提示文:
%%
漢方と東洋医学、民間療法は混同されやすいですが、別のものとして考えられています。漢方とこれらの違いについて、西洋医学との考え方の違いなどを含めて学んでいきます。
漢方と東洋医学の違い
東洋医学とは、インドの医学などと合わさって古代中国に成立した医学のことです。この東洋医学の中に、漢方、中医学、韓医学、鍼灸、気功、民間療法などが含まれます。つまり、漢方というのは東洋医学の中の1つであるといえます。
漢方と民間療法の違い
次に、漢方で使用される漢方薬と民間療法で使用される民間薬の違いについてみてみます。
漢方薬と民間薬は生薬を使うという点では同じです。使用される生薬もほとんど同じです。しかし、漢方薬は医学書の服用方法に従って使われます。これに対して、民間薬は民間で伝わっていったもので、書物などの根拠がなく起源がわからないものです。
%%
情報:
%%
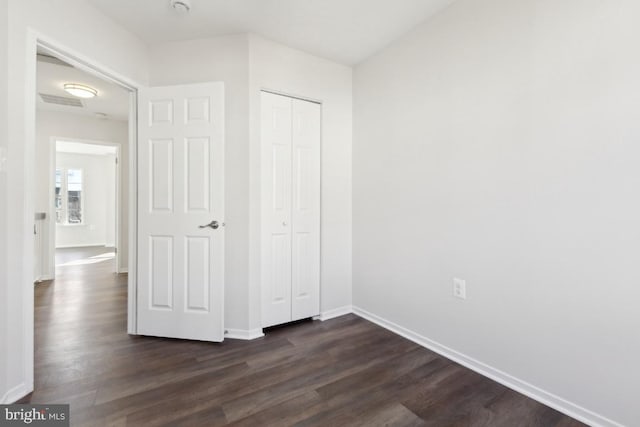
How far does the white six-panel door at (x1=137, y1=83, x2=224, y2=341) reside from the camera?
2.36m

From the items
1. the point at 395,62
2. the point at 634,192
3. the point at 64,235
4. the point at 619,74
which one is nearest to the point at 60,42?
the point at 395,62

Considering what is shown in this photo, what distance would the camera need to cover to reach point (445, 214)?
2.16m

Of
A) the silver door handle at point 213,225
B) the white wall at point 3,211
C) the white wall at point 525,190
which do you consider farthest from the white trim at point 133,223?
the white wall at point 525,190

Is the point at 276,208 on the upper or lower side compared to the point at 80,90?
lower

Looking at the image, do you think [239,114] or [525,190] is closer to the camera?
[525,190]

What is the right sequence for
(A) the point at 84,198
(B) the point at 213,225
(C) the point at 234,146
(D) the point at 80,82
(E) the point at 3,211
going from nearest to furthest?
(E) the point at 3,211
(B) the point at 213,225
(C) the point at 234,146
(D) the point at 80,82
(A) the point at 84,198

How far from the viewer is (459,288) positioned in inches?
81.4

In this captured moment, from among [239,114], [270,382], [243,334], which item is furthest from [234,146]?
[270,382]

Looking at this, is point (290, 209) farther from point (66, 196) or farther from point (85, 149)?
point (66, 196)

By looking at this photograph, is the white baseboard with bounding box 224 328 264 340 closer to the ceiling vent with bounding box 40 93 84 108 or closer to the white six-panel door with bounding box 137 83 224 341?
the white six-panel door with bounding box 137 83 224 341

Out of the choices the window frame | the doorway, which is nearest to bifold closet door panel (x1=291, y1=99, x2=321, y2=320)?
the doorway

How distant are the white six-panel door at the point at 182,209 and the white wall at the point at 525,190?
1.51m

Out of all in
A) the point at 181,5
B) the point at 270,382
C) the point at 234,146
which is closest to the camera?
the point at 270,382

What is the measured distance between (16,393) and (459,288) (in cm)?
275
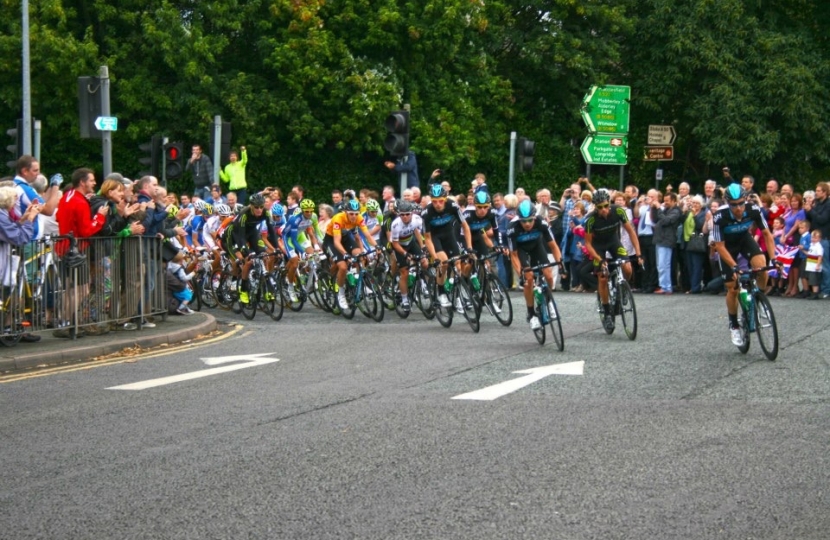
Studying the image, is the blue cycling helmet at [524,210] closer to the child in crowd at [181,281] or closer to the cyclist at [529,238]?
the cyclist at [529,238]

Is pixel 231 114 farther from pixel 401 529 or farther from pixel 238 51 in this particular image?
pixel 401 529

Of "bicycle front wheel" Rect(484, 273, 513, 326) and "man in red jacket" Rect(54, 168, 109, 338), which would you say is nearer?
"man in red jacket" Rect(54, 168, 109, 338)

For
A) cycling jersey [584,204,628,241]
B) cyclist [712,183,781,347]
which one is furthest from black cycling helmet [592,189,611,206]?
cyclist [712,183,781,347]

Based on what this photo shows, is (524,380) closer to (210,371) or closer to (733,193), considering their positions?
(210,371)

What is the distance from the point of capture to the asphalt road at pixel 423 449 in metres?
6.71

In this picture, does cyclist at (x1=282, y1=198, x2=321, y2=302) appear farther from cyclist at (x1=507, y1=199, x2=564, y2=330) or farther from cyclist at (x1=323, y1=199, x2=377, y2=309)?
cyclist at (x1=507, y1=199, x2=564, y2=330)

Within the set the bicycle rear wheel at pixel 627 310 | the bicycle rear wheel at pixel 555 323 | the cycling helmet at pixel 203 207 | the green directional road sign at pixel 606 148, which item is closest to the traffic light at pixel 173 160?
the cycling helmet at pixel 203 207

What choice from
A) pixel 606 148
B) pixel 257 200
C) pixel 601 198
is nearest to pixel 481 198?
pixel 601 198

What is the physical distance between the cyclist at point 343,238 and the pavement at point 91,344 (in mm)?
2554

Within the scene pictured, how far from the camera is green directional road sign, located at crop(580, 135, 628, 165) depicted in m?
33.6

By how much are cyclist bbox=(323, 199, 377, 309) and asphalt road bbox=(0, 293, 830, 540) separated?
573cm

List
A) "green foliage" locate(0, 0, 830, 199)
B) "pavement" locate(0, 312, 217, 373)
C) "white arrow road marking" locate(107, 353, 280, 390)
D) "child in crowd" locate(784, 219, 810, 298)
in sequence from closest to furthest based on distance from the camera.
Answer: "white arrow road marking" locate(107, 353, 280, 390), "pavement" locate(0, 312, 217, 373), "child in crowd" locate(784, 219, 810, 298), "green foliage" locate(0, 0, 830, 199)

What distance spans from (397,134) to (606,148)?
1151 cm

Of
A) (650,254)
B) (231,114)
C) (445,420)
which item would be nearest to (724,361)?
(445,420)
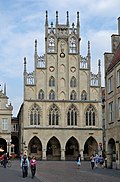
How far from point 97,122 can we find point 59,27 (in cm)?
1752

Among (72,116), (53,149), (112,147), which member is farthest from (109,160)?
(53,149)

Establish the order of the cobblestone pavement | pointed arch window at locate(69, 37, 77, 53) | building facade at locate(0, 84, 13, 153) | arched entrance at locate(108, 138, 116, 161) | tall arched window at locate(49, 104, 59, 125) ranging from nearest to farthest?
the cobblestone pavement
arched entrance at locate(108, 138, 116, 161)
tall arched window at locate(49, 104, 59, 125)
pointed arch window at locate(69, 37, 77, 53)
building facade at locate(0, 84, 13, 153)

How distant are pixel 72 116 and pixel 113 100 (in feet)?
111

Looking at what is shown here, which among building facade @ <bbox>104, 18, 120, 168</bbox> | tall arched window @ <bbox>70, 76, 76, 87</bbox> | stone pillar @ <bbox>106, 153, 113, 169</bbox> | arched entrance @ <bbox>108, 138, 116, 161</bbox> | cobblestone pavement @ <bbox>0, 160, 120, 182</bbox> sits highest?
tall arched window @ <bbox>70, 76, 76, 87</bbox>

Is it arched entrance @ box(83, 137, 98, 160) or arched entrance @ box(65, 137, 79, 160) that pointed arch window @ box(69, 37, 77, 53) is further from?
arched entrance @ box(83, 137, 98, 160)

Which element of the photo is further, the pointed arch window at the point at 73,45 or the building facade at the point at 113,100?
the pointed arch window at the point at 73,45

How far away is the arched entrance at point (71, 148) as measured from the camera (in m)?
70.7

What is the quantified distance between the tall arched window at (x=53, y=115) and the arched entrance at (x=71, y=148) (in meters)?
4.14

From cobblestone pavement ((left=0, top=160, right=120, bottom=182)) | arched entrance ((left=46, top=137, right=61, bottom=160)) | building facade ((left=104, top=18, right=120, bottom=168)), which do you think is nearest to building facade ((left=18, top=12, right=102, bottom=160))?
arched entrance ((left=46, top=137, right=61, bottom=160))

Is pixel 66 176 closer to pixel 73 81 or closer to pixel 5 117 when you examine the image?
pixel 73 81

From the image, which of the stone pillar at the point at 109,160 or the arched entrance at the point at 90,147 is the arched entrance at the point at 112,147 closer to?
the stone pillar at the point at 109,160

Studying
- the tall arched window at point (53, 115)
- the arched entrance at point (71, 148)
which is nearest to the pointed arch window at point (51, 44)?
the tall arched window at point (53, 115)

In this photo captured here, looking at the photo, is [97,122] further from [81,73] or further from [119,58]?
[119,58]

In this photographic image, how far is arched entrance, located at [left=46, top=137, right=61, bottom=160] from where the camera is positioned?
6977 centimetres
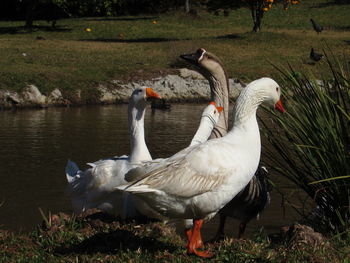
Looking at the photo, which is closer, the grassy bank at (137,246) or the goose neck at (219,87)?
the grassy bank at (137,246)

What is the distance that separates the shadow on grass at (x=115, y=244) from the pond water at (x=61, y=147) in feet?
3.49

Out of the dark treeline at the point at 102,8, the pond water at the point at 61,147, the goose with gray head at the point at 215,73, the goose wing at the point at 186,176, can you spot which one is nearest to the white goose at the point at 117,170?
the goose with gray head at the point at 215,73

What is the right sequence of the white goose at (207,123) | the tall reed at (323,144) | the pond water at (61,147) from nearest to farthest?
the tall reed at (323,144) < the white goose at (207,123) < the pond water at (61,147)

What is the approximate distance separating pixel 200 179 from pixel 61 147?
7.71 metres

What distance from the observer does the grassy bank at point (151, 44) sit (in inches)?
781

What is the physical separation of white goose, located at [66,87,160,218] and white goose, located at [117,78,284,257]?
57.1 inches

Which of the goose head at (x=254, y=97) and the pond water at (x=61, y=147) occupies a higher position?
the goose head at (x=254, y=97)

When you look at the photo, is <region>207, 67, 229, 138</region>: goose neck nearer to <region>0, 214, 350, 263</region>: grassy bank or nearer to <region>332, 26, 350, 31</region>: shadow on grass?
<region>0, 214, 350, 263</region>: grassy bank

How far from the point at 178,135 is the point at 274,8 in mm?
28176

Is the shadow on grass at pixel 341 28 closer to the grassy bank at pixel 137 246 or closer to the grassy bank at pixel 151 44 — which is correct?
the grassy bank at pixel 151 44

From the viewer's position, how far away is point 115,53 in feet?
80.1

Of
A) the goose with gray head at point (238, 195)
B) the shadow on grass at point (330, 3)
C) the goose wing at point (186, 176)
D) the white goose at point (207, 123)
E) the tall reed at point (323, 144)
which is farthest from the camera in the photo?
the shadow on grass at point (330, 3)

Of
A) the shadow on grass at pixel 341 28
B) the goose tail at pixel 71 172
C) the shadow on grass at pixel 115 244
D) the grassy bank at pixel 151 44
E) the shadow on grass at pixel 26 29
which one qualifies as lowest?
the shadow on grass at pixel 26 29

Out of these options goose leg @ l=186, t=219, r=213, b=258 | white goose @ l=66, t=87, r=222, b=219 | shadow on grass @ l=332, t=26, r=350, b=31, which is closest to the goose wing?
goose leg @ l=186, t=219, r=213, b=258
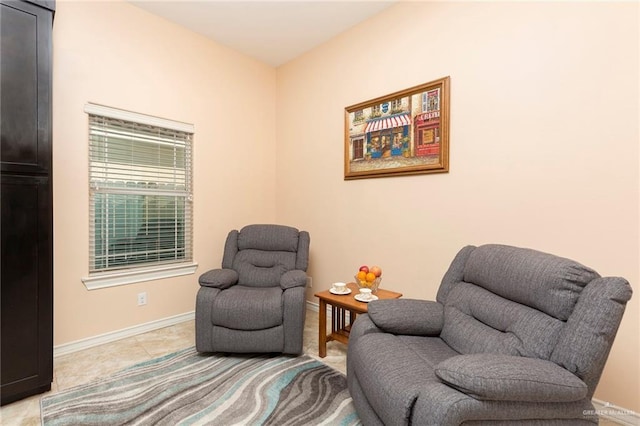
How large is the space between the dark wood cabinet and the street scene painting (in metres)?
2.25

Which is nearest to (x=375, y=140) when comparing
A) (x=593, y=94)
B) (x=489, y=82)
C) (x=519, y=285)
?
(x=489, y=82)

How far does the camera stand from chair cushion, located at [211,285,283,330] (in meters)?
2.18

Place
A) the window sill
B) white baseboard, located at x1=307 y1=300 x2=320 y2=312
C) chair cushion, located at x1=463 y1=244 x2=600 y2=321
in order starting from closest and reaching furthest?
chair cushion, located at x1=463 y1=244 x2=600 y2=321, the window sill, white baseboard, located at x1=307 y1=300 x2=320 y2=312

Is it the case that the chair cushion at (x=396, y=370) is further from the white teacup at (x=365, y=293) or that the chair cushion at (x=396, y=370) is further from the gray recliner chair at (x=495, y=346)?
the white teacup at (x=365, y=293)

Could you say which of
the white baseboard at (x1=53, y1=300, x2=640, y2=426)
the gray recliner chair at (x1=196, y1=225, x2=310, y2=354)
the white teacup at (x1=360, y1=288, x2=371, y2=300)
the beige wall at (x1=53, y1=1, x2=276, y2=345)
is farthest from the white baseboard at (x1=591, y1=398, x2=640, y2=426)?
the beige wall at (x1=53, y1=1, x2=276, y2=345)

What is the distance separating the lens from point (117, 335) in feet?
8.44

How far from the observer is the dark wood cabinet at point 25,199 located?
1.67m

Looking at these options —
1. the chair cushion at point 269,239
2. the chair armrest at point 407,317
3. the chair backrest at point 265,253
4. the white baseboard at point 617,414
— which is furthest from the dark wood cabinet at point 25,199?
the white baseboard at point 617,414

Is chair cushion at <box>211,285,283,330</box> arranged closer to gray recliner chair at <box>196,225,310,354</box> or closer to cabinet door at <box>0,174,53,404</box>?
gray recliner chair at <box>196,225,310,354</box>

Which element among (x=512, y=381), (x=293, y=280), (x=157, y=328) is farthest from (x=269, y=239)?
(x=512, y=381)

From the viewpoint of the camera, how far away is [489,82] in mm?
2072

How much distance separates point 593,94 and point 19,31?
10.8 feet

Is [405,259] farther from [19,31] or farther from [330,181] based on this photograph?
[19,31]

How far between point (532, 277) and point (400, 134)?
1.52 metres
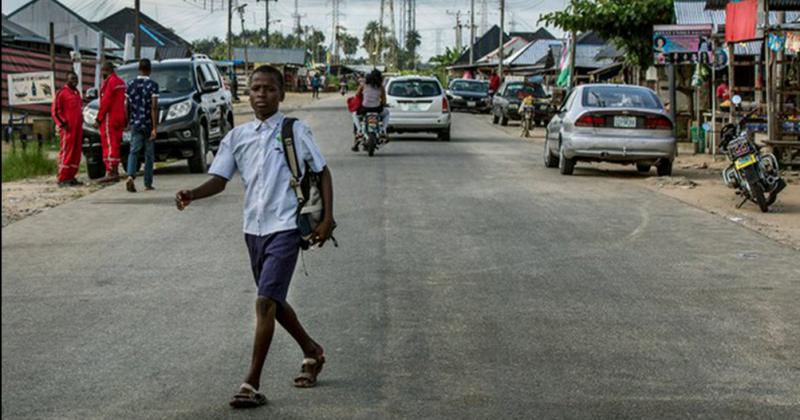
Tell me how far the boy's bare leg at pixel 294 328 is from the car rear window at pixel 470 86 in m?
49.2

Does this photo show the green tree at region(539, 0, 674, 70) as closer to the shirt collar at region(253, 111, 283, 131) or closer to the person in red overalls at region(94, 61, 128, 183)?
the person in red overalls at region(94, 61, 128, 183)

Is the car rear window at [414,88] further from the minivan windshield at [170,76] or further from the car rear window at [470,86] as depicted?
the car rear window at [470,86]

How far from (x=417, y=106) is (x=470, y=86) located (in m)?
26.7

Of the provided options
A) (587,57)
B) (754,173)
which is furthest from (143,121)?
(587,57)

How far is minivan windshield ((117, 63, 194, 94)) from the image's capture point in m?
20.5

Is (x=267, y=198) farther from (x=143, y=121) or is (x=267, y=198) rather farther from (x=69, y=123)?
(x=69, y=123)

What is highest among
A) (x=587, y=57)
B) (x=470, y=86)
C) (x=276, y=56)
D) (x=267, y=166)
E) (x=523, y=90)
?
(x=276, y=56)

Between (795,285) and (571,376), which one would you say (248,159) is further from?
(795,285)

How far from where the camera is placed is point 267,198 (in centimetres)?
556

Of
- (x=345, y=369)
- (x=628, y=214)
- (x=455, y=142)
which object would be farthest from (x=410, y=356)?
(x=455, y=142)

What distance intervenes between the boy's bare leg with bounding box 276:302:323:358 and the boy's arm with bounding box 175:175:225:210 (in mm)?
643

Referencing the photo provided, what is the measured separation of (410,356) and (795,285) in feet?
12.8

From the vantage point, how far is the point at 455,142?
96.1 ft

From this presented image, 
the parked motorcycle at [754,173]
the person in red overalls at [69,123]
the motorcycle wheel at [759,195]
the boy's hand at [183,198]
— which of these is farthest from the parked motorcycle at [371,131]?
the boy's hand at [183,198]
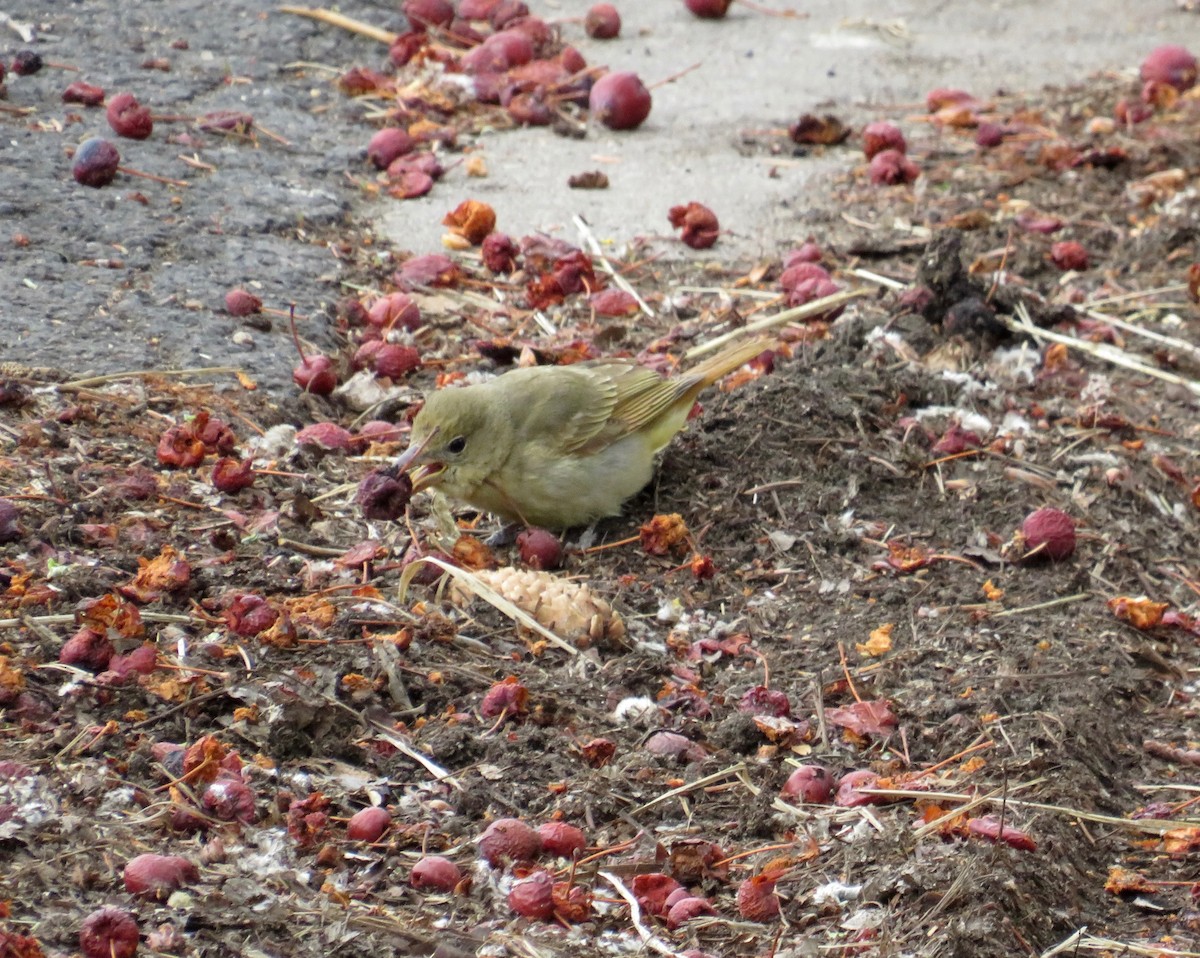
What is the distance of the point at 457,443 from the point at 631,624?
0.86 meters

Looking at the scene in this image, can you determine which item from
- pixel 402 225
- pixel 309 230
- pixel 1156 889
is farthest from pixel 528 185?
pixel 1156 889

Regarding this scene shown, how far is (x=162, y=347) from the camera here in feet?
17.7

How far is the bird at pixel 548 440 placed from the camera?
4.88 m

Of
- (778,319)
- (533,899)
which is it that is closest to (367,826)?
(533,899)

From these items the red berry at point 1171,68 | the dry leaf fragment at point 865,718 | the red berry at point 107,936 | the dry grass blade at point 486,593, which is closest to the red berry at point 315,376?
the dry grass blade at point 486,593

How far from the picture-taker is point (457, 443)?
4.84 m

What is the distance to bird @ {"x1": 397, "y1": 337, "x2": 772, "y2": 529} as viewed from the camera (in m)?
4.88

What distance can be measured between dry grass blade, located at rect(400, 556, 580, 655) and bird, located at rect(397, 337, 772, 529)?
0.50m

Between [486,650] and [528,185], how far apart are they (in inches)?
154

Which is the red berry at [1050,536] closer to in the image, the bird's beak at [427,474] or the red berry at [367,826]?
the bird's beak at [427,474]

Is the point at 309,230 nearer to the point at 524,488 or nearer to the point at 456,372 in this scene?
the point at 456,372

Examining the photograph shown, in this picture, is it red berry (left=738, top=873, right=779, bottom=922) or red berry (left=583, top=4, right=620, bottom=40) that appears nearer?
red berry (left=738, top=873, right=779, bottom=922)

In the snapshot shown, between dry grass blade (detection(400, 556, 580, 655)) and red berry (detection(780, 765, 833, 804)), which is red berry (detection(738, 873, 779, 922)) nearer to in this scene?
red berry (detection(780, 765, 833, 804))

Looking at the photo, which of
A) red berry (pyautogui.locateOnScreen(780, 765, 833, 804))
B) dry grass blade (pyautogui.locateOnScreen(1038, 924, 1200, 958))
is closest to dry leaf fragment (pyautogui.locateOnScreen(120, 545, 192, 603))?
red berry (pyautogui.locateOnScreen(780, 765, 833, 804))
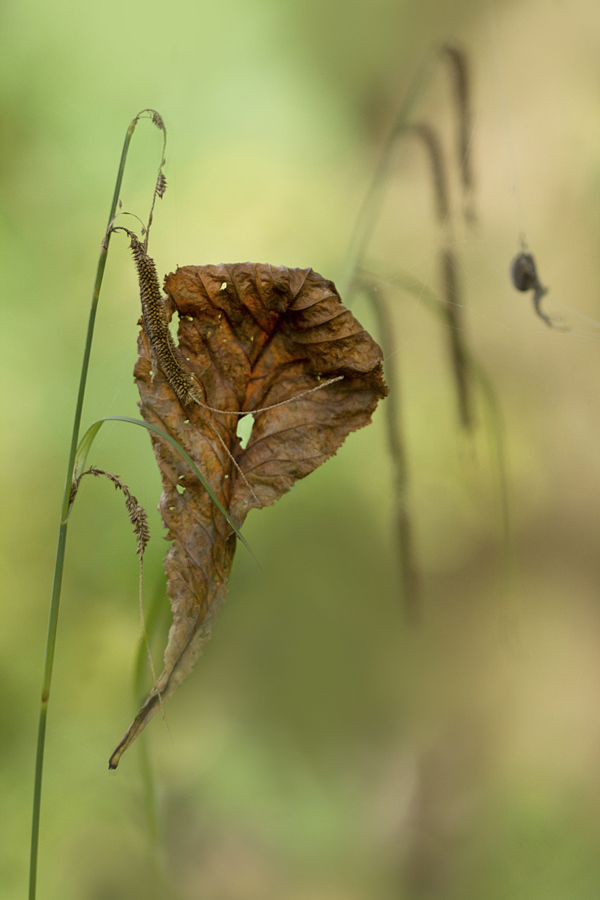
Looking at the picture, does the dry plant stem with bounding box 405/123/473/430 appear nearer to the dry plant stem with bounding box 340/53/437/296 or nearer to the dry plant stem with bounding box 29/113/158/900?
the dry plant stem with bounding box 340/53/437/296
%%
漢方の文章の「漢方と東洋医学、民間療法は混」から「の中の1つであるといえます。」までを、一字も変えずにそのまま書き写してください。 これらの記録は漢方の文章とは関係がありません。

解答:
漢方と東洋医学、民間療法は混同されやすいですが、別のものとして考えられています。漢方とこれらの違いについて、西洋医学との考え方の違いなどを含めて学んでいきます。
漢方と東洋医学の違い
東洋医学とは、インドの医学などと合わさって古代中国に成立した医学のことです。この東洋医学の中に、漢方、中医学、韓医学、鍼灸、気功、民間療法などが含まれます。つまり、漢方というのは東洋医学の中の1つであるといえます。